▸ Stated goal: Please rewrite the stretch of the listing from the line that contains "Which of the following" through the line that contains "2.60 meters", replacing "patterned top" with "printed top" and keeping everything else unchanged. Give only those lines, and leave the pictures out of your answer.

▸ Recorded data:
----------------

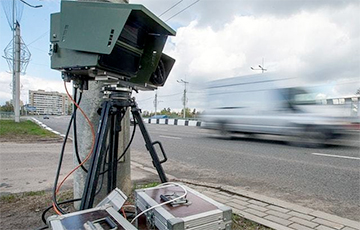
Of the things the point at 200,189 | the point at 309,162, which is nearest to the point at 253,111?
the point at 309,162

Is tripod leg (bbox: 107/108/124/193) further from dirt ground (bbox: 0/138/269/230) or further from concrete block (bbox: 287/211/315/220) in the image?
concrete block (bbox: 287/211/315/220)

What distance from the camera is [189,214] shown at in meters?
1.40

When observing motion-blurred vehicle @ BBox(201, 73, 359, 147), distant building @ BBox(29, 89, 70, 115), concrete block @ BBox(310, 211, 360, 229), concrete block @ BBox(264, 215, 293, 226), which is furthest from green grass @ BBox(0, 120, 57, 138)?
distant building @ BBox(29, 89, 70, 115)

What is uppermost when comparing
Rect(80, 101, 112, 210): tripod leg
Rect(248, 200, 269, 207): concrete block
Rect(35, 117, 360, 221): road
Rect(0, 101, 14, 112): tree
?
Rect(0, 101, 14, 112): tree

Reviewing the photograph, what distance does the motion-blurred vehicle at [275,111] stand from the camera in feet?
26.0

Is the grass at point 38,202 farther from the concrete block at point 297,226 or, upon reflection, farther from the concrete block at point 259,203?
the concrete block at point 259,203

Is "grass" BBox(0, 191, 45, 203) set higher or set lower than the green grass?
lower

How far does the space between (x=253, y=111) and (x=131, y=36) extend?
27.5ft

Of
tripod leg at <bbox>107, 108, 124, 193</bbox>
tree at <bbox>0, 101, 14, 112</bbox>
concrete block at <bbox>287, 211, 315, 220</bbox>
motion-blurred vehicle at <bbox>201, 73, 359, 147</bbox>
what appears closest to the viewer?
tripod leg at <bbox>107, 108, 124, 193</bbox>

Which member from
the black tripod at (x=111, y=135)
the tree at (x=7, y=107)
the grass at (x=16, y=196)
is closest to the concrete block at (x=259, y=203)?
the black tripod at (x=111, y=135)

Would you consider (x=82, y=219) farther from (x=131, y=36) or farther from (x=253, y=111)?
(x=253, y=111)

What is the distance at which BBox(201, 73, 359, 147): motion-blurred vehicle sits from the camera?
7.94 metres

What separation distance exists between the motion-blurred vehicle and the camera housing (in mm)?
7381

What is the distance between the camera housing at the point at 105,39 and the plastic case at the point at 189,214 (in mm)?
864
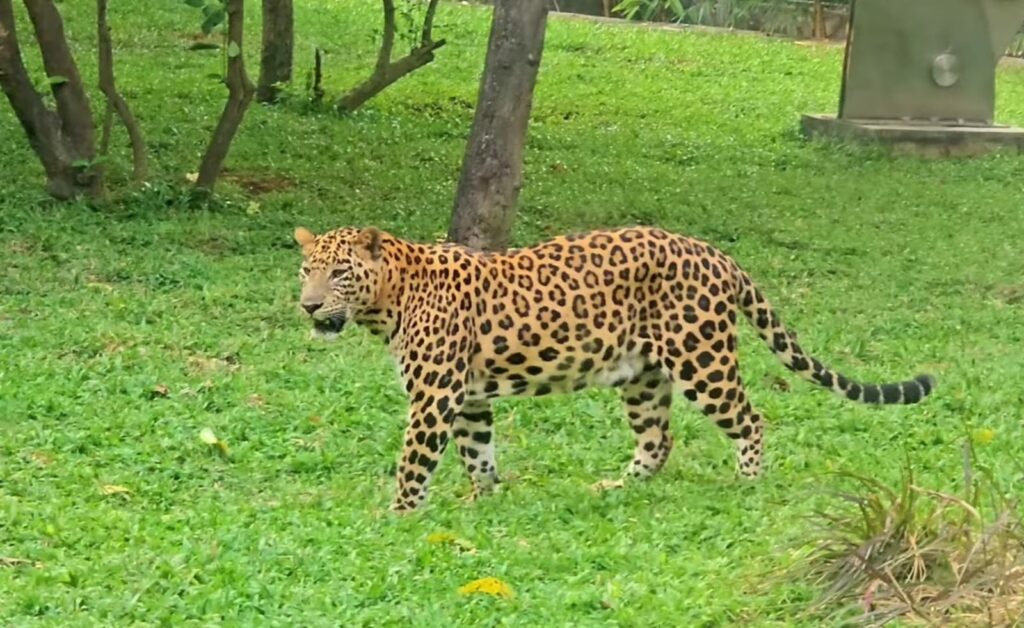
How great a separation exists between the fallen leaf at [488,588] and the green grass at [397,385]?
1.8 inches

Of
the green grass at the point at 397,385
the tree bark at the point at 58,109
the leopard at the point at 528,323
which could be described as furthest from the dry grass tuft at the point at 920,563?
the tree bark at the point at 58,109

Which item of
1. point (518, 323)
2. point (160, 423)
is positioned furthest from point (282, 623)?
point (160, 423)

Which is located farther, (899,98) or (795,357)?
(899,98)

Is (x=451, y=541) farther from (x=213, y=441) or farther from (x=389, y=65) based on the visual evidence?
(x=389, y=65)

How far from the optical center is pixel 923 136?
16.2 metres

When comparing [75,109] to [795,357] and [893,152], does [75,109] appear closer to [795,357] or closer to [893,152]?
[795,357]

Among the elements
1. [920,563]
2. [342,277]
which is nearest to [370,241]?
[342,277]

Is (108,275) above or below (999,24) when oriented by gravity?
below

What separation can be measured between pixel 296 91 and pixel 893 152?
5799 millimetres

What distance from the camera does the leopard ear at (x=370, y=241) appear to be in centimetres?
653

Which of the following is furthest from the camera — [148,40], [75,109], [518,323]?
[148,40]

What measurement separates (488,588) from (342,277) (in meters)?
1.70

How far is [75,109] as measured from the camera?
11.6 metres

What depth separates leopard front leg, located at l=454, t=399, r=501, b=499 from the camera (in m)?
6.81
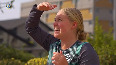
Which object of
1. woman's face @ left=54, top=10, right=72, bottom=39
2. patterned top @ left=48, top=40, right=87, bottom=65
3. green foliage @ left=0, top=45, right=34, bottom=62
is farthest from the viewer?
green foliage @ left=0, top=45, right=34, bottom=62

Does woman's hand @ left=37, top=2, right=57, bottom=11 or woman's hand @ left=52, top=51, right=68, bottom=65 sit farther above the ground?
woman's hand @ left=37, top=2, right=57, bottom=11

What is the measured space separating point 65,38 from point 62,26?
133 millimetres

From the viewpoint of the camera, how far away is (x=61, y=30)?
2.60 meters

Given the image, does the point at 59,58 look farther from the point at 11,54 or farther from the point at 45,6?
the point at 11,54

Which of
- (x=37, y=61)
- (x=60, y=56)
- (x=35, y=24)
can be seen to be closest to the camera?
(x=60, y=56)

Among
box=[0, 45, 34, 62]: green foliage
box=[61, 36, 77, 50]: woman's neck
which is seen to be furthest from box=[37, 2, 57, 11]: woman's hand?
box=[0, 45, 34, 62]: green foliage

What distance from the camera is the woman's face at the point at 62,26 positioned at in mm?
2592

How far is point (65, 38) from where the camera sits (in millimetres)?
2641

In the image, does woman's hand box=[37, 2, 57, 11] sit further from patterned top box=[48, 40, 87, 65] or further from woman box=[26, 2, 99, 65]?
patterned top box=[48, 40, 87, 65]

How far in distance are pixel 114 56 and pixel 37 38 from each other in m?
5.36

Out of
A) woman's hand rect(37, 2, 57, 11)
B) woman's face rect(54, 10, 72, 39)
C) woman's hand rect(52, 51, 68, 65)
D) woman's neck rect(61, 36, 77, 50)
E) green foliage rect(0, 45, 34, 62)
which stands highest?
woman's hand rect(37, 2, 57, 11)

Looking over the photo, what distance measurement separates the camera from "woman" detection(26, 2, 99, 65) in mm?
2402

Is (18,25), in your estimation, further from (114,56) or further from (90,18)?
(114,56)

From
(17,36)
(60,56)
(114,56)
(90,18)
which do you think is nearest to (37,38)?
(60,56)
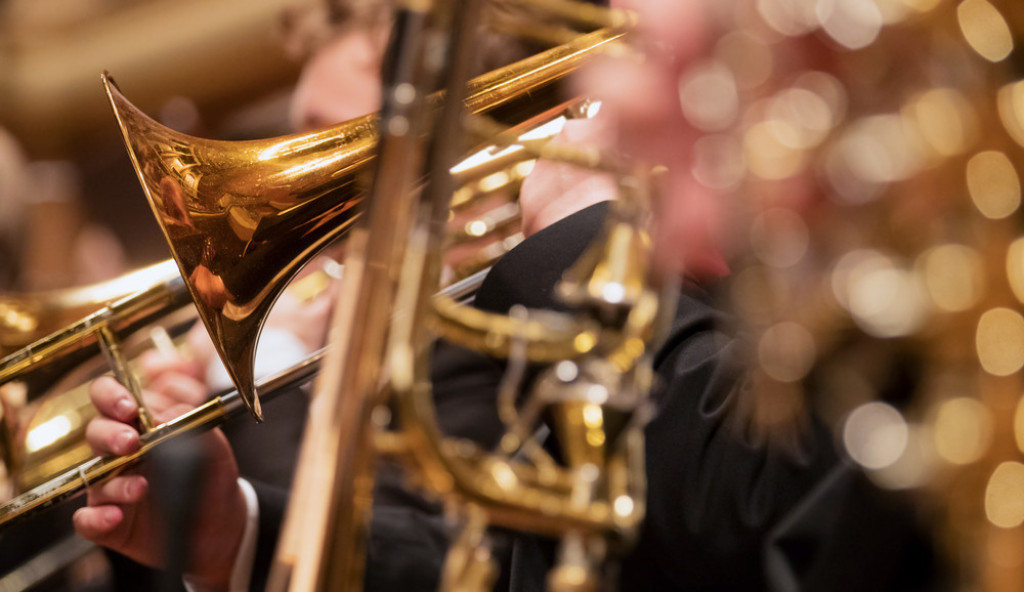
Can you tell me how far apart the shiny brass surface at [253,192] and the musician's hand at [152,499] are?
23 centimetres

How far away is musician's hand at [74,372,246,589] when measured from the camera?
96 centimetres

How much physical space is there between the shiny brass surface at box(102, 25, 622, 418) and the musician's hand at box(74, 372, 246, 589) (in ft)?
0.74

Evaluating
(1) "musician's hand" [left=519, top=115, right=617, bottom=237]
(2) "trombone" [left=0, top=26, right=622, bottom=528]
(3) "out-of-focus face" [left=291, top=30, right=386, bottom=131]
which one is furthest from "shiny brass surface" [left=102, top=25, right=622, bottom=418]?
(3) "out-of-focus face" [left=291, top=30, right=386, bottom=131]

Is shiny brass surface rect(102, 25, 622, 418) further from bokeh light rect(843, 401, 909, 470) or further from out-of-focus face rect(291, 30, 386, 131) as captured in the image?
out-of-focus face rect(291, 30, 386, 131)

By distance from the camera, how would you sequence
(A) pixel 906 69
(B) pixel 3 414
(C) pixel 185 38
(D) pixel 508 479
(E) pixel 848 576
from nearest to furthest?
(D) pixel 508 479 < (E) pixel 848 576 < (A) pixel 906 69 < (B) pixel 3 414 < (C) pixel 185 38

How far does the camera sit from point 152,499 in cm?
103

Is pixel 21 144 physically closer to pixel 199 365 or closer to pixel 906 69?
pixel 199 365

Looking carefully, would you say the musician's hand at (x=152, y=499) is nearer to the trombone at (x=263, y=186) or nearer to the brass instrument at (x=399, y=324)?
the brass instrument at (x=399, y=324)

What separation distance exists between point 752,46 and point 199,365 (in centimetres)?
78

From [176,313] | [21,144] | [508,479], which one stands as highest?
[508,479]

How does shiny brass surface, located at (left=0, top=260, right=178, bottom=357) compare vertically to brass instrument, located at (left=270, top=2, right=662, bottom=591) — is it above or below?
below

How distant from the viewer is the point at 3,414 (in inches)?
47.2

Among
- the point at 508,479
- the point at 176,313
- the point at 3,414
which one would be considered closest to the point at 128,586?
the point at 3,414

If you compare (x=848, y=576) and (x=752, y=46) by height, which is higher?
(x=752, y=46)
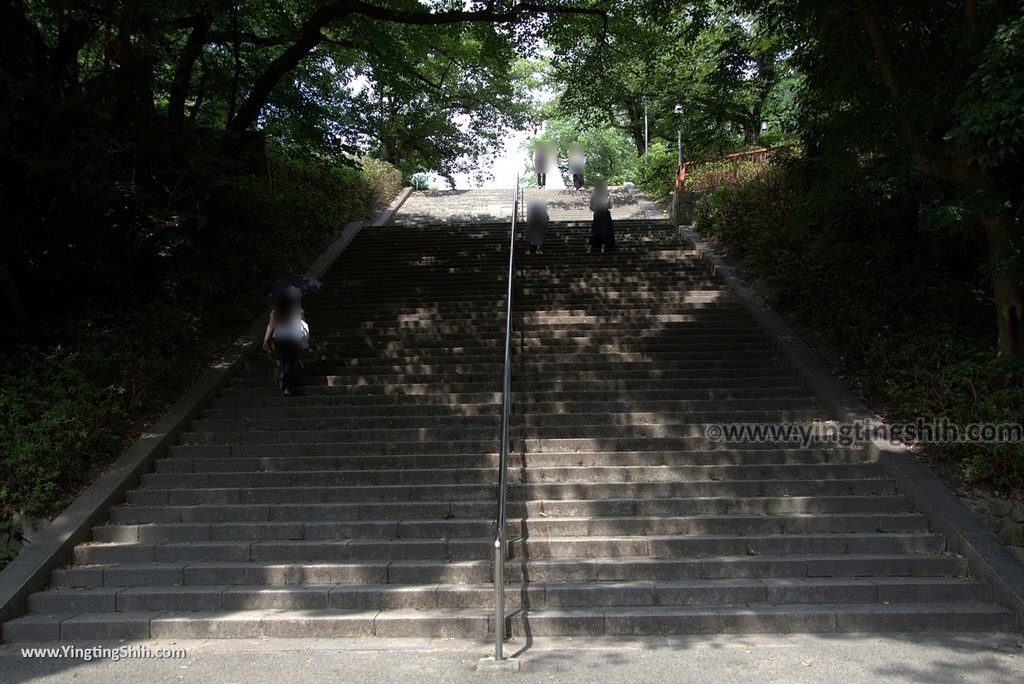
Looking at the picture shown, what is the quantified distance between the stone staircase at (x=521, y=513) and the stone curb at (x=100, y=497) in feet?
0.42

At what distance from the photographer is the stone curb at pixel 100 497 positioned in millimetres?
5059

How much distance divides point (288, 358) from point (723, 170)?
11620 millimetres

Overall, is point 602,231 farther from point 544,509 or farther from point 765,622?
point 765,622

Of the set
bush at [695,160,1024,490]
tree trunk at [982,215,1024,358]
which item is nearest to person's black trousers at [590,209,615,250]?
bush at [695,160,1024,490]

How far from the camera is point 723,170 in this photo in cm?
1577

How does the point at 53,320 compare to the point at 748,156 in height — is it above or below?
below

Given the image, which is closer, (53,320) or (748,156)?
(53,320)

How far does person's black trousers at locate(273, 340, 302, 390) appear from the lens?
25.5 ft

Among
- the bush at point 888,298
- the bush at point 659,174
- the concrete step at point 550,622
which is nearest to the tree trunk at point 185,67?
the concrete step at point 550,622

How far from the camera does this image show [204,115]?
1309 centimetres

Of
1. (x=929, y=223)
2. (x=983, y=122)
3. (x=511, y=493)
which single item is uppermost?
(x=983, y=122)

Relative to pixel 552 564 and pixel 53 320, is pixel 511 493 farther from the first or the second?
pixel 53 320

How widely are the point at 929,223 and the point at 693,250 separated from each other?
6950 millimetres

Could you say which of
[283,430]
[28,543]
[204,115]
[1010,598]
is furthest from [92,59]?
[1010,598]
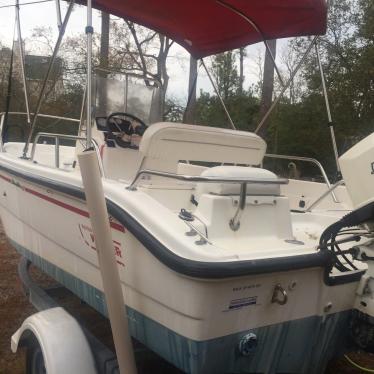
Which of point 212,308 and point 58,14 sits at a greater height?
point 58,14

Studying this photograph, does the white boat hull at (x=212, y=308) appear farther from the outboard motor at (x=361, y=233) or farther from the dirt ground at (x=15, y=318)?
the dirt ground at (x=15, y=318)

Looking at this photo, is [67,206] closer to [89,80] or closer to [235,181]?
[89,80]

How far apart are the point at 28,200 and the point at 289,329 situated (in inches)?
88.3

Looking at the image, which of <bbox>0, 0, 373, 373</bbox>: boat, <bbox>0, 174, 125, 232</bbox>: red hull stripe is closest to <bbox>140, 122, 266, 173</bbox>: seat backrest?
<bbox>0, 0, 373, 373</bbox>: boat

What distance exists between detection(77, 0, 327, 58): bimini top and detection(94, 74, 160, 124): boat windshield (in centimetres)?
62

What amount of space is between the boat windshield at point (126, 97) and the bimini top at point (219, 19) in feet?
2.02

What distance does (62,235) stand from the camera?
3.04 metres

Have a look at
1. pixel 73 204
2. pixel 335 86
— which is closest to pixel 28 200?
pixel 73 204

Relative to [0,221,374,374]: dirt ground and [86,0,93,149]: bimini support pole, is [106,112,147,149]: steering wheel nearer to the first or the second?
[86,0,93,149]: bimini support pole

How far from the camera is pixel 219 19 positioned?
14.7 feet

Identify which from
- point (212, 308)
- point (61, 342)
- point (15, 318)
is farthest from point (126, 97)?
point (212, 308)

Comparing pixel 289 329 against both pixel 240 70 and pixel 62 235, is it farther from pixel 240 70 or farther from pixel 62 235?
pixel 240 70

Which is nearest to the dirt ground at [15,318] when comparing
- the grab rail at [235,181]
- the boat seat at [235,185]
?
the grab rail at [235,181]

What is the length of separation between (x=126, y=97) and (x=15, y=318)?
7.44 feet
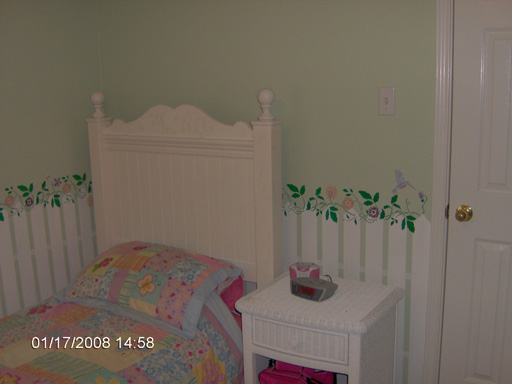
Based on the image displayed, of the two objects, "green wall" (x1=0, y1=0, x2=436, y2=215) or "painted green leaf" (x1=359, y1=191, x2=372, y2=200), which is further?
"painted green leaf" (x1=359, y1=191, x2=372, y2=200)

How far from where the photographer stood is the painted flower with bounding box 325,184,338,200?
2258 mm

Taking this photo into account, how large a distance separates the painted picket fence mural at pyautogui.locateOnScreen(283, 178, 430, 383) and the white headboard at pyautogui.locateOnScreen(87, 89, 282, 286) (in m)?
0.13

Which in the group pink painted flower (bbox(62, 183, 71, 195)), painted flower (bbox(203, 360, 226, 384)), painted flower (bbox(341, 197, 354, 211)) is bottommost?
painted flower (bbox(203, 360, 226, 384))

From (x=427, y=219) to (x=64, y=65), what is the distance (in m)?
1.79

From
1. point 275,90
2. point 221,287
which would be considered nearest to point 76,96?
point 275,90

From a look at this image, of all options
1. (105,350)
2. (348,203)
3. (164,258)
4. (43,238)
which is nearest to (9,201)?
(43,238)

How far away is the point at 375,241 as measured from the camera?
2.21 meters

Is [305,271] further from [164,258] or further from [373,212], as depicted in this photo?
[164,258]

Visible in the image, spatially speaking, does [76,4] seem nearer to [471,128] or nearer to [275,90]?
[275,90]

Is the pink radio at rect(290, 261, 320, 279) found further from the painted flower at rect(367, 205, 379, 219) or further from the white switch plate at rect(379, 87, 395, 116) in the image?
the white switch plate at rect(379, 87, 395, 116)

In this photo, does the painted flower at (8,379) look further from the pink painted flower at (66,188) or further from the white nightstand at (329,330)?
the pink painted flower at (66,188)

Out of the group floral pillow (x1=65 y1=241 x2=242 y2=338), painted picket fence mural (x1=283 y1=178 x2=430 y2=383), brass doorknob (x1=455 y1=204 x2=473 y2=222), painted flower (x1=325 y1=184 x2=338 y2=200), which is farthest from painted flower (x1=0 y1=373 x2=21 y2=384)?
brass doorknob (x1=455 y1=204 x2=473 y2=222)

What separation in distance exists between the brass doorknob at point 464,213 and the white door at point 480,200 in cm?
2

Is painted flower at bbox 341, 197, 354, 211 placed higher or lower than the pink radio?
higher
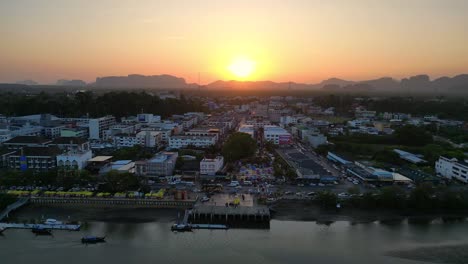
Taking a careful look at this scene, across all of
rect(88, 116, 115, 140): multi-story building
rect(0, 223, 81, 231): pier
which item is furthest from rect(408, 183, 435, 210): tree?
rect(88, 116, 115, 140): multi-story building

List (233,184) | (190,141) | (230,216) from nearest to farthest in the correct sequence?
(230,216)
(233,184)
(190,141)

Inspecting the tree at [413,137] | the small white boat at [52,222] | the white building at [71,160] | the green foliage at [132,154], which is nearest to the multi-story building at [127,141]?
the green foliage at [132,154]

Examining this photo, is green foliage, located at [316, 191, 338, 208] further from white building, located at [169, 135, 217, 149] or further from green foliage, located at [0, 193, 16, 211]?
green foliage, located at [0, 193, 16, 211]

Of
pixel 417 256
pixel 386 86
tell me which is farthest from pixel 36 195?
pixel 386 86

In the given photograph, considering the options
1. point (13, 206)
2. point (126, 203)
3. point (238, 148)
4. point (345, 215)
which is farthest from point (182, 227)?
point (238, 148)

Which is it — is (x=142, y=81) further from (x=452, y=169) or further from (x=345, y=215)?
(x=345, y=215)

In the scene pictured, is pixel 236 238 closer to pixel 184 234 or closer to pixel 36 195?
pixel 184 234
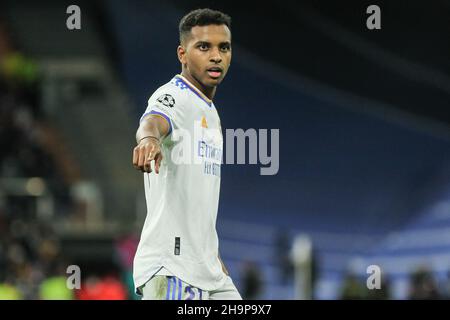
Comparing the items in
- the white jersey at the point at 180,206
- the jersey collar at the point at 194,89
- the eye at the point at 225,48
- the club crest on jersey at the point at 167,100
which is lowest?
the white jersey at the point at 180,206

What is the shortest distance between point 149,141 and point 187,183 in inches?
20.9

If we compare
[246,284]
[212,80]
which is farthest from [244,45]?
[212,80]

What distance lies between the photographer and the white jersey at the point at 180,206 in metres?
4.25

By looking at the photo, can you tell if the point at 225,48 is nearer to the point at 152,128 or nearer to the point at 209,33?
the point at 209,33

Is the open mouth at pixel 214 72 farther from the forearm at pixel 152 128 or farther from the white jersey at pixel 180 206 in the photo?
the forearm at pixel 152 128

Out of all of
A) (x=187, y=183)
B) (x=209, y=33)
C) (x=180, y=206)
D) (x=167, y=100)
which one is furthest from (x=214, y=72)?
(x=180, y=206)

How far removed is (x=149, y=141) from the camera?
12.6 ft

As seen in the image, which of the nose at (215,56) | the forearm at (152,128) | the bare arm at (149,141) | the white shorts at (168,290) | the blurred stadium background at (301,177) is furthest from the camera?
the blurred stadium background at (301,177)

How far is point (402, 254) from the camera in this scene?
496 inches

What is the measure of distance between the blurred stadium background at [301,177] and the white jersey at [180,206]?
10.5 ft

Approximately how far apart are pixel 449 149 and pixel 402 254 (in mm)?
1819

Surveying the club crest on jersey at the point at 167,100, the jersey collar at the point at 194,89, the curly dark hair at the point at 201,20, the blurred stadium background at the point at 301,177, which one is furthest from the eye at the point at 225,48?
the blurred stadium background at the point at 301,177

----------------

▸ Reply:
Which of the following is furthest from the camera — [148,40], [75,109], [518,323]?
[148,40]

What measurement separates (488,588) from (342,277) (in meters)?
1.70

How far is [75,109] as measured from the camera?
11.6 metres

What depth separates leopard front leg, located at l=454, t=399, r=501, b=499 from the camera (in m)?
6.81
Which object of
1. woman's face @ left=54, top=10, right=72, bottom=39
2. printed top @ left=48, top=40, right=87, bottom=65
3. green foliage @ left=0, top=45, right=34, bottom=62
is farthest from the viewer?
green foliage @ left=0, top=45, right=34, bottom=62

Does woman's hand @ left=37, top=2, right=57, bottom=11 or woman's hand @ left=52, top=51, right=68, bottom=65 sit farther above the ground?
woman's hand @ left=37, top=2, right=57, bottom=11

What is the measured space separating point 65,38 from point 62,26?
133 millimetres

From the viewpoint of the camera, how far away is (x=61, y=30)?
2.60 meters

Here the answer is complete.